Guts Reaction: Personal Shopper

Personal Shopper is a slow, mournful film about a girl who lives in two worlds and may or may not be haunted. It’s also way scarier than most textbook horror films.


Maureen (Kristen Stewart) has been staying in Paris with her twin brother Lewis, when he dies of a congenital heart problem which she also shares.

She’s a medium – of course – as is Lewis and they promised each other if one died they would give the living twin a sign. So Maureen is living alone in Paris, wandering around the wreckage of Lewis’s life – he had a girlfriend, a house and a project – waiting for this sign to come.

At the same time, Maureen is a personal shopper for an A-list celebrity, Kyra. Kyra displays all the worst kind of aristocratic traits associated with fame and glamour.

Maureen despises the work but at the same time she cannot resist trying on the designer clothes and shoes she chooses for, and delivers to Kyra. The film goes to great lengths to establish what a taboo this is.

I lived in Paris when I was in my twenties, and it was a haunted time for me too, albeit for very different reasons from Maureen. Seeing her scoot along the boulevards as the evening draws in and the lights of the cafes come on was just magical.

There’s also a scene when Maureen takes the Eurostar to London – I’ve sat in all those locations several times, and it gave me a shiver up my spine.

But there's a lot more.
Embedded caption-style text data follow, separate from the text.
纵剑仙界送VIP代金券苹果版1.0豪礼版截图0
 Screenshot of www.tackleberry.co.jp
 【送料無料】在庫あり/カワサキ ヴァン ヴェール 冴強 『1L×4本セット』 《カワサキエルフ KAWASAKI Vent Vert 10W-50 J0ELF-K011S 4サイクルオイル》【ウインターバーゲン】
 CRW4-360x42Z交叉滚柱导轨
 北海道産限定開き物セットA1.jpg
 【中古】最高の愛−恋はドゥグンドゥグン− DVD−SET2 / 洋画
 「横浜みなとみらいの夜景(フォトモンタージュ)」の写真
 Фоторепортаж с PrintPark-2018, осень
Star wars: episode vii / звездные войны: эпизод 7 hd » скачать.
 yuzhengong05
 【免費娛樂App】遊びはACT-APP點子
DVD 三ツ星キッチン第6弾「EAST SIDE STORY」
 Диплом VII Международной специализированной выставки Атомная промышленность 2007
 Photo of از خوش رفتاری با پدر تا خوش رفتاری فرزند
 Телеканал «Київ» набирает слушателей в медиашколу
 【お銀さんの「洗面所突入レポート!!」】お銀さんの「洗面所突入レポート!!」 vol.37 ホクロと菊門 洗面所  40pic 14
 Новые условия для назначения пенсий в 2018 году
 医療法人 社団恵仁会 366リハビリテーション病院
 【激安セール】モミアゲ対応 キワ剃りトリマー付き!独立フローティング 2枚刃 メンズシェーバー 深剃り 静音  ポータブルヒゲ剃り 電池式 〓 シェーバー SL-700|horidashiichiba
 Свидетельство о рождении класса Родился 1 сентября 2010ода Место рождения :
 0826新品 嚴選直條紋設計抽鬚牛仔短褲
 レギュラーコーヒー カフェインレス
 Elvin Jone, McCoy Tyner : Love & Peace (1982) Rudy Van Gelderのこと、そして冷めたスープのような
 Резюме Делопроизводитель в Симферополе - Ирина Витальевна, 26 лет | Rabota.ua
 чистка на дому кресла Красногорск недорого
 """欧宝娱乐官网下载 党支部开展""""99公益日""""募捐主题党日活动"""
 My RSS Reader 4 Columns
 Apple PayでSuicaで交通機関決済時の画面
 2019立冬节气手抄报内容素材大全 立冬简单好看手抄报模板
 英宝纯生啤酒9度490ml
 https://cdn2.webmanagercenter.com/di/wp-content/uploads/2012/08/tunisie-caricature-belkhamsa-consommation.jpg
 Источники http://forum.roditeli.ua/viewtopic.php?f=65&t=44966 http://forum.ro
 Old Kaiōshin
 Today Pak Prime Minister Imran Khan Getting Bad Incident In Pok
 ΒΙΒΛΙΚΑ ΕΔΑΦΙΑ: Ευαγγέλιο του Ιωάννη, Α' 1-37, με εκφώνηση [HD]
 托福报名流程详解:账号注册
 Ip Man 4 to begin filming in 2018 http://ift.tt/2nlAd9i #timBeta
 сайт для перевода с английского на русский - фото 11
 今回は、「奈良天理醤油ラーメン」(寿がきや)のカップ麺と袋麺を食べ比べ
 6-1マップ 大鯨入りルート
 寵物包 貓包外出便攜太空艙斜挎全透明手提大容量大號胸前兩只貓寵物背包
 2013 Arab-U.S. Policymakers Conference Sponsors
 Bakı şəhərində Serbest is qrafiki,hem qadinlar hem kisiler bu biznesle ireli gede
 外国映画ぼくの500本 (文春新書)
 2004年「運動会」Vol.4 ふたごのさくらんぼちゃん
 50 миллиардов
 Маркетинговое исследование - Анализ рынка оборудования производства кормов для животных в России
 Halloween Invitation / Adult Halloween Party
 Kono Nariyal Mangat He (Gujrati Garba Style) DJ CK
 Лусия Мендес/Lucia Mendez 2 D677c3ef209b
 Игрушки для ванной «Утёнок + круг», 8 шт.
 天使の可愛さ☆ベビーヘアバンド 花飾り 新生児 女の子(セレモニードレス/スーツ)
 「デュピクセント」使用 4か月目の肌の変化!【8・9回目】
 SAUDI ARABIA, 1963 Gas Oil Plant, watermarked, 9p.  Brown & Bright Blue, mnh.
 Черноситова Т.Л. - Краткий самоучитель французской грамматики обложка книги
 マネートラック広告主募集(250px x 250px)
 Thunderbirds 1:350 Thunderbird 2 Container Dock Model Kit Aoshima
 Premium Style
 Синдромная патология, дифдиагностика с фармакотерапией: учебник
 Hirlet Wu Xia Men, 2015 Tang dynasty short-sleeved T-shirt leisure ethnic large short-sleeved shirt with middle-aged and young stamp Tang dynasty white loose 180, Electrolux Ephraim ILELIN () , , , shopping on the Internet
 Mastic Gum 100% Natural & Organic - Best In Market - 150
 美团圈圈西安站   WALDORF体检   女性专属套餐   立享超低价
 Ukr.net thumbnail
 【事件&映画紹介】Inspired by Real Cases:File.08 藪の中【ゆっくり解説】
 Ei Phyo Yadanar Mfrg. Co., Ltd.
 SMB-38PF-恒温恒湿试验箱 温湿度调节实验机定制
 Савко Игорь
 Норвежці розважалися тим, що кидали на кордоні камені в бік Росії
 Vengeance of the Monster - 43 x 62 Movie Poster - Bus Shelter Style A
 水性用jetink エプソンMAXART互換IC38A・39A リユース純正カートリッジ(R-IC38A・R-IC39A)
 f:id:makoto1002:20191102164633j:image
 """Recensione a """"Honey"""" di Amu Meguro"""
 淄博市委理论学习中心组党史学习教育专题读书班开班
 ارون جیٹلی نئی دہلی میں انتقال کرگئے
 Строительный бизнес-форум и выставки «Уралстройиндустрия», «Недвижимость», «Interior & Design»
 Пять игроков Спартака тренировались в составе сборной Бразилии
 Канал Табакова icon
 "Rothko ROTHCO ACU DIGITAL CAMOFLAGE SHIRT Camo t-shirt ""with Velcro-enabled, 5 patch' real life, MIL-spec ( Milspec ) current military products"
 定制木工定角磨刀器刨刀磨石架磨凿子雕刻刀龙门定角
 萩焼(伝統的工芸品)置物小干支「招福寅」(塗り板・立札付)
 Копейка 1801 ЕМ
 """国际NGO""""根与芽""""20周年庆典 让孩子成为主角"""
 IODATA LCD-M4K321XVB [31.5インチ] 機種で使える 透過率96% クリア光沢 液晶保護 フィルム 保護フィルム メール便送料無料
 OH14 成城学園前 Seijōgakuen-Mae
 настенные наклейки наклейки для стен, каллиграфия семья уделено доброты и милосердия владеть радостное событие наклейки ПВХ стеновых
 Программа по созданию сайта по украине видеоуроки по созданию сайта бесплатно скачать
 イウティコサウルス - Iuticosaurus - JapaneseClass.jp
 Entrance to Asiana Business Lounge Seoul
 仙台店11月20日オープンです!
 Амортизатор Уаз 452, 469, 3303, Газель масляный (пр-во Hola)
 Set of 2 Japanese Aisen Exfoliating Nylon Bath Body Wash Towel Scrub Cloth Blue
There’s a psychopath, who the film barely spends any time on, because actually psychopaths aren’t that interesting. What takes the fore is Maureen's terror, which is so real it reaches out of the screen in a way few conventional horror films manage these days.

One enigmatic scene plays on absence and is reminiscent of an all-time great in French cinema, Hidden.

Supernatural elements are handled conventionally – they may or may not be Maureen’s own emotions – but with great skill because they never displaces the real story, one of bereavement and coming of age.

There are many ways to interpret the end of the movie, but it’s still satisfying.

All in all, Personal Shopper is a wonderful film.